(空間質問の記録)
★ ★ ★ ★ ★ ★ ★

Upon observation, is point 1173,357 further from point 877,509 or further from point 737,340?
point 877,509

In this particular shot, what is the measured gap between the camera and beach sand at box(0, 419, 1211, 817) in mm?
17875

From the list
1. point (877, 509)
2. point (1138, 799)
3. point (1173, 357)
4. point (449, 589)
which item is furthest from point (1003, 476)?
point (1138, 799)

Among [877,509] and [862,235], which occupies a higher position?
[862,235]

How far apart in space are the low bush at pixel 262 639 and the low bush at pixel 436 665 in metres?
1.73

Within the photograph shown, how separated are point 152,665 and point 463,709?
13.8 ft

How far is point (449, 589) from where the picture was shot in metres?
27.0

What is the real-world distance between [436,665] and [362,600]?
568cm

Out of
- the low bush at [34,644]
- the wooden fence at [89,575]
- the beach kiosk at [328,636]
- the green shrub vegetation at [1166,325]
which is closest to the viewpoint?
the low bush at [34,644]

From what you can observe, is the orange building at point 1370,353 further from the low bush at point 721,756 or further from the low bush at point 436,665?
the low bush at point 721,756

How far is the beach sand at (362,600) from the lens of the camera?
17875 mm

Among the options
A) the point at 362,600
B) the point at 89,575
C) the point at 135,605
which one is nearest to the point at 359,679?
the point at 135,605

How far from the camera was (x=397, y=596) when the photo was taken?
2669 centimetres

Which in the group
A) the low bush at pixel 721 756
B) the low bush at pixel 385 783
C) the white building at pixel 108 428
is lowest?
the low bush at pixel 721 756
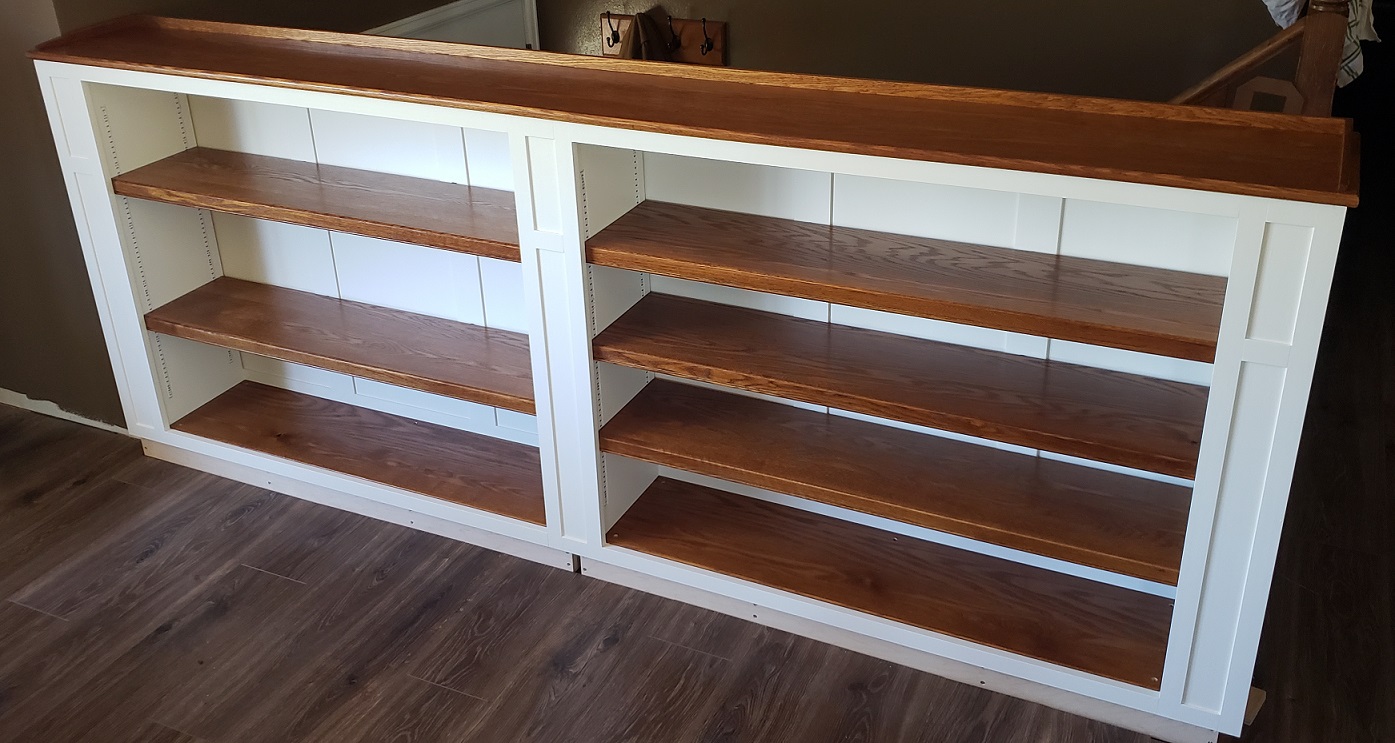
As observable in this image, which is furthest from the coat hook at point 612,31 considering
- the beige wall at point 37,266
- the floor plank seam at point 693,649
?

★ ★ ★ ★ ★ ★ ★

上記の資料をすべて一字一句違えずに書き写してください。ただし、画像は回答に含めないでください。

Upon observation, is point 1173,357 further from point 877,509 or further from point 737,340?
point 877,509

In this particular shot, what is the measured gap between the camera and beach sand at box(0, 419, 1211, 817) in mm?
17875

From the list
1. point (877, 509)
2. point (1138, 799)
3. point (1173, 357)
4. point (449, 589)
which item is furthest from point (1003, 476)?
point (1138, 799)

Among [877,509] and [862,235], which occupies a higher position?
[862,235]

How far apart in space are the low bush at pixel 262 639 and the low bush at pixel 436 665 in metres?
1.73

Within the photograph shown, how separated are point 152,665 and point 463,709?
13.8 ft

How far is point (449, 589) from where the picture was shot in metres?
27.0

What is the real-world distance between [436,665] and [362,600]?
568cm

Out of
- the low bush at [34,644]
- the wooden fence at [89,575]
- the beach kiosk at [328,636]
- the green shrub vegetation at [1166,325]
which is closest to the viewpoint?
the low bush at [34,644]

From what you can observe, is the orange building at point 1370,353 further from the low bush at point 721,756 or further from the low bush at point 436,665?
the low bush at point 721,756

How far is the beach sand at (362,600) from the lens of the camera?
17875 mm

Among the options
A) the point at 362,600
B) the point at 89,575
C) the point at 135,605
which one is nearest to the point at 359,679?
the point at 135,605

How far from the camera was (x=397, y=596) when the photo was taken?
2669 centimetres

Which in the group
A) the low bush at pixel 721 756
B) the low bush at pixel 385 783
C) the white building at pixel 108 428
is lowest?
the low bush at pixel 721 756
As observable in this image, which is furthest from the coat hook at point 612,31 considering
- the beige wall at point 37,266
- the floor plank seam at point 693,649
?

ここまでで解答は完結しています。